Request 1 | Copy out the post about the factory job and the anthology story word for word, in full.

======== Document passage

First off, as some of you may know by now, I've switched to a different job at the factory. Monday through Friday, as opposed to the rotating shifts I've gotten used to aver the years. It entailed a small cut in my pay rate, too. Until New Years, I'll be doing Age Testing and Dust Testing on the insulation. Sort of a Redneck Lab Tech, LOL! After New Years I will have to go back to my old job. I knew at the outset this new job would be temporary. Basically, I get ordinary bags of insulation right off the line as they are being packaged, bundle them up just like they were going to the warehouse for shipment to customers, and let the bundles sit in a hold area for specific periods of time. Time Of Manufacture, 7-Days, 14-Days, 30-Days, 60-Days, and 90-Days. As each time is reached, I cut the bundles open, do a full range of quality tests on each bag, and cut samples for the dust tests. Then I go off to my little laboratory and test the amount of dust each sample produces when they go into a testing machine. I also do Data Entry on all of the tests I do. All that information is used to suggest changes to the manufacturing process so the glass ages better, and the dust is reduced. Naturally, I'm not supposed to go into a lot of detail. We can't go giving away company secrets, after all.

Secondly, I have almost finished the rewrite of the story for the steampunk anthology I submitted to a couple of months ago. The anthology editors asked me to extend the ending past the scene where I originally stopped. I was limited to a strict 8000 word limit by the anthology for which I originally wrote the story. It was a good stopping place, but not a good ending, if you see the difference. The editors of the new anthology wanted more story, a real ending, and they've allowed me to expand on the tale. I should be able to reach the ending I want within the next few days. Then I'll have to go in and edit the bits I see need changes, mail it off to the editors, and let them work their magic.

================
======== The records

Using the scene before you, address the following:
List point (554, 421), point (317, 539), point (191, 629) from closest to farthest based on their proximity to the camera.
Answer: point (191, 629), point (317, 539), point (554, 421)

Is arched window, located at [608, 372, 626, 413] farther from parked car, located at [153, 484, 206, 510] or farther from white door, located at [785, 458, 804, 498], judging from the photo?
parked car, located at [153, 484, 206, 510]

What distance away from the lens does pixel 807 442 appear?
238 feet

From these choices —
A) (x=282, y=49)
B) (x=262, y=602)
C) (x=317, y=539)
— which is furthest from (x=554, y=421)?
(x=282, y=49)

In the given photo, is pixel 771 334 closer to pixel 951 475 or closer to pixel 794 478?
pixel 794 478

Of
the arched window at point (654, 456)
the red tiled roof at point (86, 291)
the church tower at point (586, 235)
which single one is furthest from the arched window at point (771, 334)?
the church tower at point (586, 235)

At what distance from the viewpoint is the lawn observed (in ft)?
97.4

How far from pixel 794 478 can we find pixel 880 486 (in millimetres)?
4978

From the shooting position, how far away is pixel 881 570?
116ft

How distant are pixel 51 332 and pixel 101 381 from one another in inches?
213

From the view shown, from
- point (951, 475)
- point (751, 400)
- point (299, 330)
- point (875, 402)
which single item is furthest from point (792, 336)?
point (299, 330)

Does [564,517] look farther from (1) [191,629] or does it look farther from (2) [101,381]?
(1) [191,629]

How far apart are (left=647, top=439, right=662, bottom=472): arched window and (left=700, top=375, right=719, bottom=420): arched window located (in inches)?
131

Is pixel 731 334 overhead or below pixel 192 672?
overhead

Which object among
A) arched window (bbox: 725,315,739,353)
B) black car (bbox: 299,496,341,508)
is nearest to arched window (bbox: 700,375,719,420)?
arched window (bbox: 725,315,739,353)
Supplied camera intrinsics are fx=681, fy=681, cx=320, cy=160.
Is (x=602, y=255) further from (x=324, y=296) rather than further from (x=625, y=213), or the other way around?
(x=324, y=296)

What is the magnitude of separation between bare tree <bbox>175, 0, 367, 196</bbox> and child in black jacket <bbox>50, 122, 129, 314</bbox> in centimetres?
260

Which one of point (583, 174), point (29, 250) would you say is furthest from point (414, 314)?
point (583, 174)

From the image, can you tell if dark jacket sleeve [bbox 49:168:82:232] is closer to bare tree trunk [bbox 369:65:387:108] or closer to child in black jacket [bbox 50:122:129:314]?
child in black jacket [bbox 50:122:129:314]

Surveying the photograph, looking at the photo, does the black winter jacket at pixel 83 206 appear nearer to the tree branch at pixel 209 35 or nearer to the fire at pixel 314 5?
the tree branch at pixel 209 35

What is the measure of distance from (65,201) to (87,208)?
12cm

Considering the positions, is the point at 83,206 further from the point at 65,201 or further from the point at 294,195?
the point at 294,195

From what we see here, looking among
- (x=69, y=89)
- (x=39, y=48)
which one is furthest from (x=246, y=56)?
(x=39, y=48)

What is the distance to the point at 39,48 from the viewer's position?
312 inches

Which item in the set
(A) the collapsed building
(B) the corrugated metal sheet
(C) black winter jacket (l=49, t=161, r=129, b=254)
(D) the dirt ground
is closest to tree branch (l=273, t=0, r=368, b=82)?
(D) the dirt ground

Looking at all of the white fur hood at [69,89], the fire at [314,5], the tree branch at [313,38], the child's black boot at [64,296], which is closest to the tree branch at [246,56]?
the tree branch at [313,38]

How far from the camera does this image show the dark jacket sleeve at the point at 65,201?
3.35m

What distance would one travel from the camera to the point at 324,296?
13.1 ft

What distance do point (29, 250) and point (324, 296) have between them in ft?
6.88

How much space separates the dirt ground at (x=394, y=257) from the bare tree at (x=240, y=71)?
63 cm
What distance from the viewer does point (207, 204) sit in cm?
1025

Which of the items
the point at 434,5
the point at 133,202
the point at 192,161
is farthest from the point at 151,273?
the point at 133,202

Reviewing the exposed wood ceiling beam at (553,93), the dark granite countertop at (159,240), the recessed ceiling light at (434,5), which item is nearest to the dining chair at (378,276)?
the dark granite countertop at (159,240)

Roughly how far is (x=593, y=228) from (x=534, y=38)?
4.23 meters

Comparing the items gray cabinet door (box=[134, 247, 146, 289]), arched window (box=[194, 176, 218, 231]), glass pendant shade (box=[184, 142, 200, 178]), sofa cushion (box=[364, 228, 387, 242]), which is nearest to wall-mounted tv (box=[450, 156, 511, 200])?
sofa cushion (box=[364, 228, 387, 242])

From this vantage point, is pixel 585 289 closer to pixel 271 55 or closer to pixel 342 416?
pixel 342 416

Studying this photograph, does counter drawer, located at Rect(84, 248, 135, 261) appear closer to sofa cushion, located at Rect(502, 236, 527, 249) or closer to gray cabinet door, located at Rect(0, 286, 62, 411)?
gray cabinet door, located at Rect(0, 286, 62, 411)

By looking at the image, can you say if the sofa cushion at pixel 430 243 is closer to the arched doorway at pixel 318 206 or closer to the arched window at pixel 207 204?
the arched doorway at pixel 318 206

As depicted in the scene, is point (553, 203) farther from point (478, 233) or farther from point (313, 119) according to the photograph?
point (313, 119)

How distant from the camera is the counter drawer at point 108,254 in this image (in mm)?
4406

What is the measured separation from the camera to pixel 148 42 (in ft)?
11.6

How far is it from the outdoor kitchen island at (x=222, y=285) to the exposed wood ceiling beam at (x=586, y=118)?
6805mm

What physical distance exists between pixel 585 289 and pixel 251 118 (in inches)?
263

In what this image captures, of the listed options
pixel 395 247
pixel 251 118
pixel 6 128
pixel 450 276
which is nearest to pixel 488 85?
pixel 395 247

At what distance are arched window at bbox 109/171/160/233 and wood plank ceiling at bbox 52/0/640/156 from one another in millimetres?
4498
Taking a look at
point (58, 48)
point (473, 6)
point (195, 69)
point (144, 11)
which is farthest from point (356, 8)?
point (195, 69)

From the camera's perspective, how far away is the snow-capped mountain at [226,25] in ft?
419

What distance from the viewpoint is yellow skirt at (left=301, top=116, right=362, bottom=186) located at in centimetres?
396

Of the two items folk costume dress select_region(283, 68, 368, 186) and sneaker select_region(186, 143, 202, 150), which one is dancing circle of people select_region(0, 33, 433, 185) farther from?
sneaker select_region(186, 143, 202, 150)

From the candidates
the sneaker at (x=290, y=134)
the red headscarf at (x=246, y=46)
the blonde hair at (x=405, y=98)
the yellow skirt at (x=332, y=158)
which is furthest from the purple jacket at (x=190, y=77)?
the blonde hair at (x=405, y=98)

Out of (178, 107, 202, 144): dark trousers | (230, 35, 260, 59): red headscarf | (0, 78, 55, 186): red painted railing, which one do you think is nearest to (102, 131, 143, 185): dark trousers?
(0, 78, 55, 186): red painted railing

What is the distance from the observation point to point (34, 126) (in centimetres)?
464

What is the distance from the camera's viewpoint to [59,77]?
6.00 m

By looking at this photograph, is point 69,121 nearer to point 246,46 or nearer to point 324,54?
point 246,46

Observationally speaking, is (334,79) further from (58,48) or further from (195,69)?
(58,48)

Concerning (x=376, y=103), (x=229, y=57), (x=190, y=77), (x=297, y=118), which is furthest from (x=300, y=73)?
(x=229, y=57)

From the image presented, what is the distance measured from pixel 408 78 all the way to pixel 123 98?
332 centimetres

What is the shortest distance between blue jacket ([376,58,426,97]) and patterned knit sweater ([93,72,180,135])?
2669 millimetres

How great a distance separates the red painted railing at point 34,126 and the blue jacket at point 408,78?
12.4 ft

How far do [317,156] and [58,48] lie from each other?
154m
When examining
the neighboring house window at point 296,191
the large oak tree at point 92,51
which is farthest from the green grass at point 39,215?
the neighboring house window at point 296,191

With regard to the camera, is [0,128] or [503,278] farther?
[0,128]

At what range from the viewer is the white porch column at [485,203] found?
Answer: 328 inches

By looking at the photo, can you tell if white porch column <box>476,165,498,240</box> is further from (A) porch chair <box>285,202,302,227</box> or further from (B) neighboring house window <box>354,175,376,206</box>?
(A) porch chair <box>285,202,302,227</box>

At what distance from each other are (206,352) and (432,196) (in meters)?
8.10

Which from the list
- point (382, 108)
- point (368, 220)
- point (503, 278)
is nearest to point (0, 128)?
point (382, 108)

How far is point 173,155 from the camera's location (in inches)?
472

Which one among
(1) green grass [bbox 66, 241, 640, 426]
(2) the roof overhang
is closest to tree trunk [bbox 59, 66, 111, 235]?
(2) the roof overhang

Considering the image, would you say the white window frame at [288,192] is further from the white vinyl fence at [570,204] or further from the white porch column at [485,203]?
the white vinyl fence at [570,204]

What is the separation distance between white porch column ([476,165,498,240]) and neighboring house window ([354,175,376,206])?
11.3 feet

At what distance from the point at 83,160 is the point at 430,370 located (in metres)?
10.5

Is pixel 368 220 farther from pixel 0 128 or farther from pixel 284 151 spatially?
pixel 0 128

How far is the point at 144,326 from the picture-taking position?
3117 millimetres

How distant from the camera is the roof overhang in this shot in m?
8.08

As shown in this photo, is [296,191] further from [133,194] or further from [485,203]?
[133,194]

================

Request 2 | In the stored records, edit the part that opens with the line containing "How distant from the camera is the roof" and closes with the last line of the records. Replace "further" with "farther", leave everything else unchanged, and return only that part.

Written reply 1 |
First off, as some of you may know by now, I've switched to a different job at the factory. Monday through Friday, as opposed to the rotating shifts I've gotten used to aver the years. It entailed a small cut in my pay rate, too. Until New Years, I'll be doing Age Testing and Dust Testing on the insulation. Sort of a Redneck Lab Tech, LOL! After New Years I will have to go back to my old job. I knew at the outset this new job would be temporary. Basically, I get ordinary bags of insulation right off the line as they are being packaged, bundle them up just like they were going to the warehouse for shipment to customers, and let the bundles sit in a hold area for specific periods of time. Time Of Manufacture, 7-Days, 14-Days, 30-Days, 60-Days, and 90-Days. As each time is reached, I cut the bundles open, do a full range of quality tests on each bag, and cut samples for the dust tests. Then I go off to my little laboratory and test the amount of dust each sample produces when they go into a testing machine. I also do Data Entry on all of the tests I do. All that information is used to suggest changes to the manufacturing process so the glass ages better, and the dust is reduced. Naturally, I'm not supposed to go into a lot of detail. We can't go giving away company secrets, after all.

Secondly, I have almost finished the rewrite of the story for the steampunk anthology I submitted to a couple of months ago. The anthology editors asked me to extend the ending past the scene where I originally stopped. I was limited to a strict 8000 word limit by the anthology for which I originally wrote the story. It was a good stopping place, but not a good ending, if you see the difference. The editors of the new anthology wanted more story, a real ending, and they've allowed me to expand on the tale. I should be able to reach the ending I want within the next few days. Then I'll have to go in and edit the bits I see need changes, mail it off to the editors, and let them work their magic.

Written reply 2 |
How distant from the camera is the roof overhang in this shot in m?
8.08

As shown in this photo, is [296,191] farther from [133,194] or farther from [485,203]?
[133,194]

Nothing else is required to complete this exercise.